#### Extracted entries
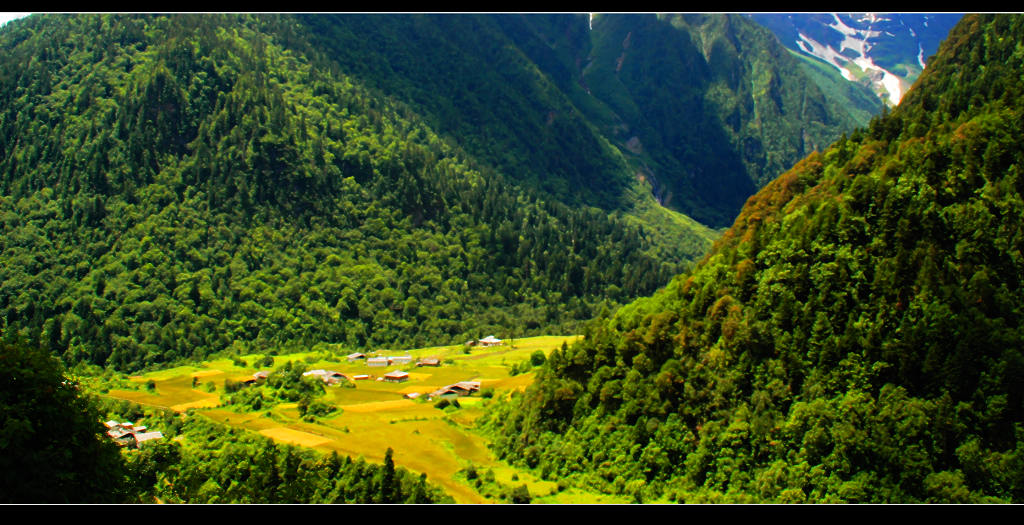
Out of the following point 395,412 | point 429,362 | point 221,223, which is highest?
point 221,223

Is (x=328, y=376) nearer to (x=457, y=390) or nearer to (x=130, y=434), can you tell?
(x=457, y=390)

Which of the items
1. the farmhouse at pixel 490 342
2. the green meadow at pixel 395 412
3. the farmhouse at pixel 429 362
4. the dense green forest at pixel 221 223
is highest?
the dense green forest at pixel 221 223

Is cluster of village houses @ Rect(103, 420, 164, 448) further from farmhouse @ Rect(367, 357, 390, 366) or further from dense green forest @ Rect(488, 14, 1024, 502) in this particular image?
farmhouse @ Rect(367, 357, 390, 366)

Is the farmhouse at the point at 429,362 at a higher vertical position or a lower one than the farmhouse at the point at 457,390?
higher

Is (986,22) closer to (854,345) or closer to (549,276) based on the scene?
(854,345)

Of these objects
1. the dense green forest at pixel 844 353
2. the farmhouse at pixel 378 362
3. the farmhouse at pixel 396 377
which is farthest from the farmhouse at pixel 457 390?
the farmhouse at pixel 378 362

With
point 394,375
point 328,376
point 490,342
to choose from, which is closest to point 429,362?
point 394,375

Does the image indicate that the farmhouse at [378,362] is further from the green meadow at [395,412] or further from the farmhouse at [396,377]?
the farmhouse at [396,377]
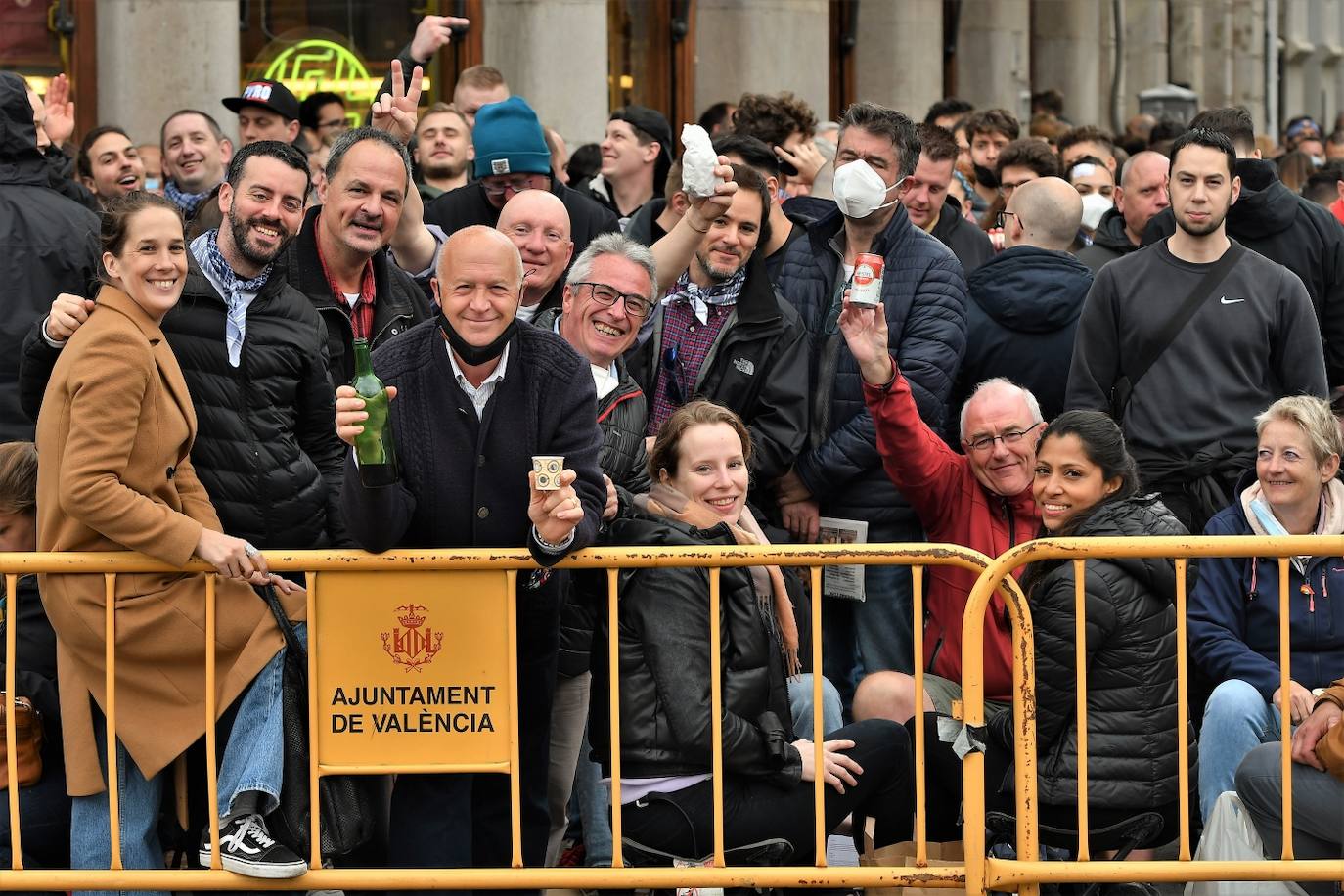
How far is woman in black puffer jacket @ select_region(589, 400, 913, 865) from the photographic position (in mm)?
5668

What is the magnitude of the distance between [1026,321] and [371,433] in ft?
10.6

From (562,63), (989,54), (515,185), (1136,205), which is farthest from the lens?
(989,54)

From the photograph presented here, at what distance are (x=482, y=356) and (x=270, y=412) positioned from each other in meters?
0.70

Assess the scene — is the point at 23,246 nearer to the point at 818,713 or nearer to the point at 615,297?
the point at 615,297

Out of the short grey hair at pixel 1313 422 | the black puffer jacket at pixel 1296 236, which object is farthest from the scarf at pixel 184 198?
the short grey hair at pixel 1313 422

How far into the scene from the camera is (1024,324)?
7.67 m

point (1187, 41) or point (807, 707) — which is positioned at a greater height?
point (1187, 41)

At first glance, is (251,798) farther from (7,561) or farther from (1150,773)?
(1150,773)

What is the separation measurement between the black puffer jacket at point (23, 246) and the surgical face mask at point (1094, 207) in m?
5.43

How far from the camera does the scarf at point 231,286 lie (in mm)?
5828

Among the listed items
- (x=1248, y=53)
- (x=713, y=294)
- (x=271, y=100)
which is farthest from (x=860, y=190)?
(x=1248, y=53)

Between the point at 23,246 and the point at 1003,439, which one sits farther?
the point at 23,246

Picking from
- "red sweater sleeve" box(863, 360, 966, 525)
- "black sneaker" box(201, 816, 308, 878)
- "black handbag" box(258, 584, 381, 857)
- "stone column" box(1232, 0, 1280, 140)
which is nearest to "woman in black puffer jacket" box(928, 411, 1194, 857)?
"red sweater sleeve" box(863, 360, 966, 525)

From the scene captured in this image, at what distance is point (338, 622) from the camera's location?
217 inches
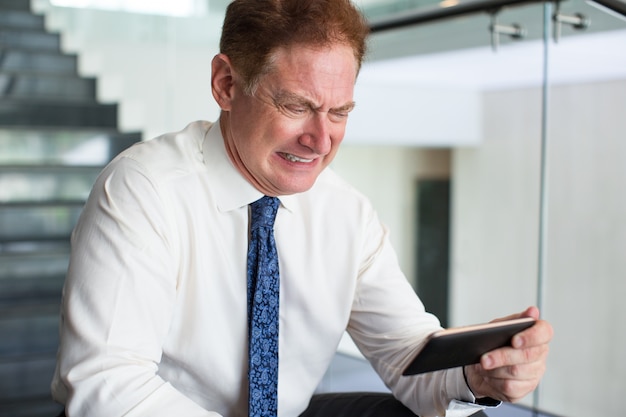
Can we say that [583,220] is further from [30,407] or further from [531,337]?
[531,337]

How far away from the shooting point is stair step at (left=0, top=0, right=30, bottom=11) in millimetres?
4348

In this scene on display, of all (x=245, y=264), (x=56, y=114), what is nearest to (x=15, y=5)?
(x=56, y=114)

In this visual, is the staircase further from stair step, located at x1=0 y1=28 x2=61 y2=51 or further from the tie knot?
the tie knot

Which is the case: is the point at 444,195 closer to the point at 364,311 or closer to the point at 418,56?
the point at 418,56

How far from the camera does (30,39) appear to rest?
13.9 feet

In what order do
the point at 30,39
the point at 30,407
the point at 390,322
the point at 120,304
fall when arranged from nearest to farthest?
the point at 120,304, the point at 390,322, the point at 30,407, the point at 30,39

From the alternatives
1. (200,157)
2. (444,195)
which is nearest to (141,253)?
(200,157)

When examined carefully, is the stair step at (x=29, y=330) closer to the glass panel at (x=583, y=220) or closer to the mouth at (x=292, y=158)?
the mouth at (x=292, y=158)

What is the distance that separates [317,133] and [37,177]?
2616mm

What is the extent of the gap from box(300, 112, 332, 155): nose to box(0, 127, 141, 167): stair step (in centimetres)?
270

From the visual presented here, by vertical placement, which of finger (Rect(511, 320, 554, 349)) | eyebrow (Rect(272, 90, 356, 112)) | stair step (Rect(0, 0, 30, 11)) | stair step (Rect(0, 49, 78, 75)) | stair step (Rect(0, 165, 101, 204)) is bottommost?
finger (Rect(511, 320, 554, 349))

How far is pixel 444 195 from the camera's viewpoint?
########
#### Extracted entries
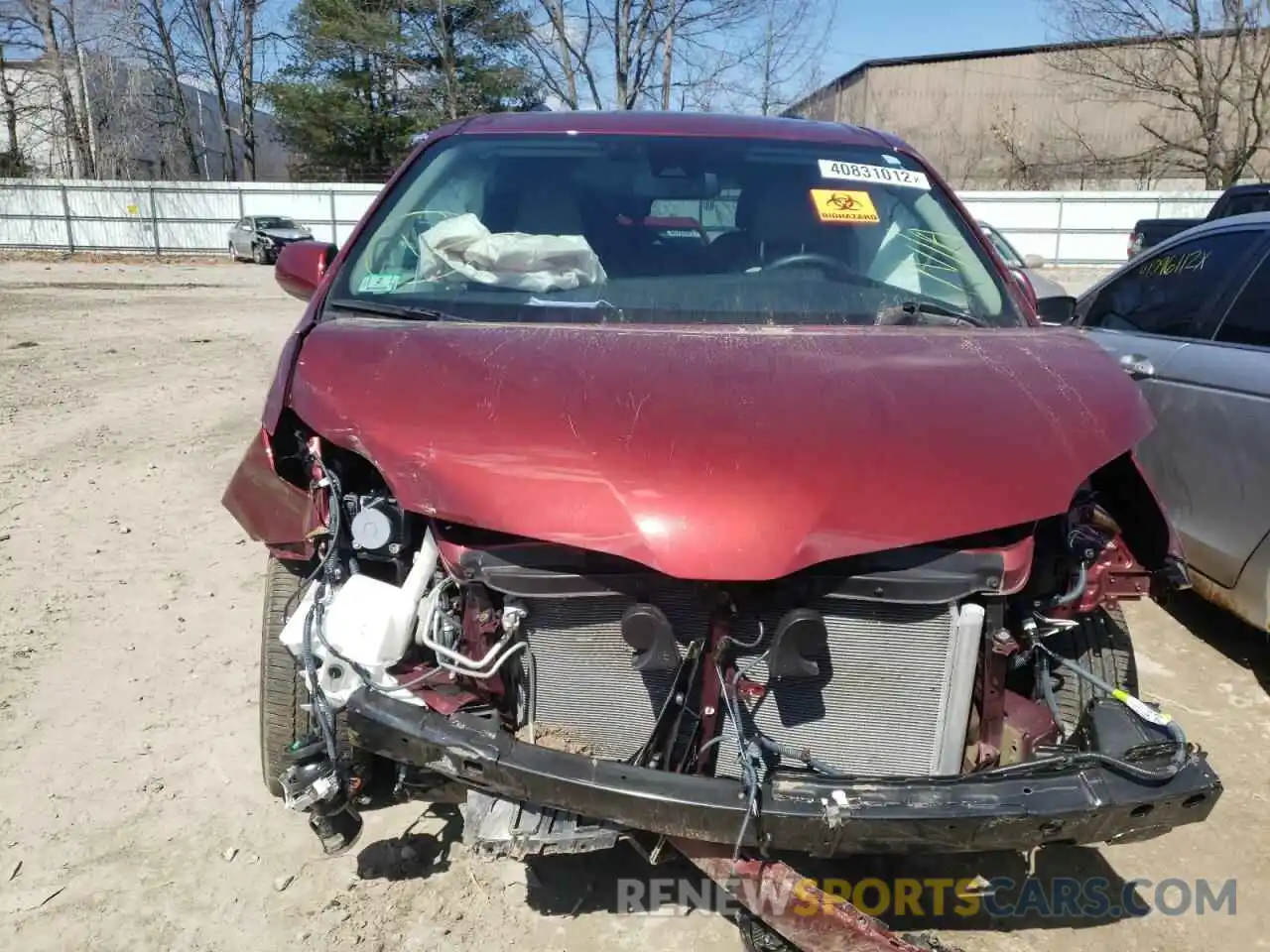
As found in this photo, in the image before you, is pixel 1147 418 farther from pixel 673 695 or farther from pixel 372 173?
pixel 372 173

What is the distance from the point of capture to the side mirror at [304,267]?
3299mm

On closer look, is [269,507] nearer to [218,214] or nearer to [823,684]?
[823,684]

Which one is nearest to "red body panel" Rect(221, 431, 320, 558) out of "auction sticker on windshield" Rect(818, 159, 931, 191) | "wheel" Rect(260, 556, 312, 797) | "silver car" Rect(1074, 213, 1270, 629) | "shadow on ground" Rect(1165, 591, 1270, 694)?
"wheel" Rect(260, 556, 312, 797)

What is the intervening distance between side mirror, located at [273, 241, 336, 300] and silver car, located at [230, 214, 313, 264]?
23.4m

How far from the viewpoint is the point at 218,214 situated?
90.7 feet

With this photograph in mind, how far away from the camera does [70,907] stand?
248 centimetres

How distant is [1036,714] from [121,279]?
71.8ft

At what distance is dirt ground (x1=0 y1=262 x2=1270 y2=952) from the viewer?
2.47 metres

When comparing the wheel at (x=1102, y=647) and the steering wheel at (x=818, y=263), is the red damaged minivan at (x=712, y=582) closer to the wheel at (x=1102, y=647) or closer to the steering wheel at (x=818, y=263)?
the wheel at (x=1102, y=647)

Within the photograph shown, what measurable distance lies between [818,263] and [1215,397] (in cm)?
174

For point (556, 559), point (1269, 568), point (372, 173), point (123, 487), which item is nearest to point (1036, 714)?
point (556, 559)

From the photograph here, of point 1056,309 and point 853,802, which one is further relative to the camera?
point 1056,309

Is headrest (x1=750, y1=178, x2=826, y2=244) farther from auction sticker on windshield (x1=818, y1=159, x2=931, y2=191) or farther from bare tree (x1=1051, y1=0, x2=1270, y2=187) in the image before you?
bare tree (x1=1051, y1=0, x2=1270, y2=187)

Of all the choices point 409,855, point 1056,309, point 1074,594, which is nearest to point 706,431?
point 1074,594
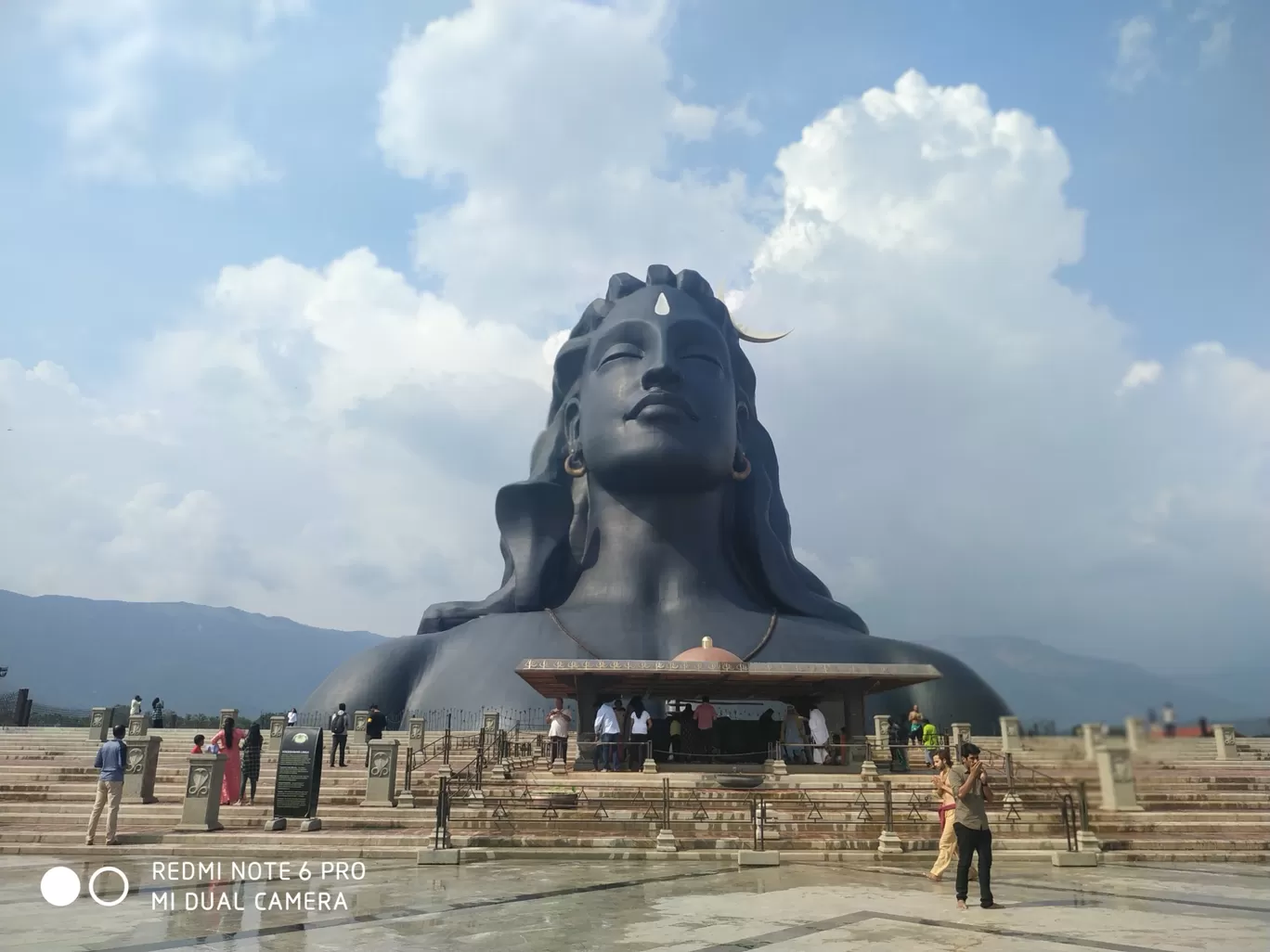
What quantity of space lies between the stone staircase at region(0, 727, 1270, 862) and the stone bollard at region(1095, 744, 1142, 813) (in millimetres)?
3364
########
What you need to do: Reproduce the lines of the material above verbatim, beginning with the line containing "On closer look, is" and continuing through the line containing "2.47 metres", with both of those lines included.

Output of the task:
On closer look, is [269,507] nearer to [218,214] or nearer to [823,684]?
[823,684]

Which one is nearest to "red body panel" Rect(221, 431, 320, 558) out of "auction sticker on windshield" Rect(818, 159, 931, 191) | "wheel" Rect(260, 556, 312, 797) | "silver car" Rect(1074, 213, 1270, 629) | "shadow on ground" Rect(1165, 591, 1270, 694)?
"wheel" Rect(260, 556, 312, 797)

What is the intervening distance between side mirror, located at [273, 241, 336, 300] and silver car, located at [230, 214, 313, 264]?
23.4m

How far from the viewpoint is the point at 218,214 situated?
90.7 feet

With this photograph in mind, how far away from the camera does [70,907] stand?
248 centimetres

How distant is [1036,714] from [121,279]?
71.8ft

At what distance is dirt ground (x1=0 y1=262 x2=1270 y2=952) from the viewer?
2.47 metres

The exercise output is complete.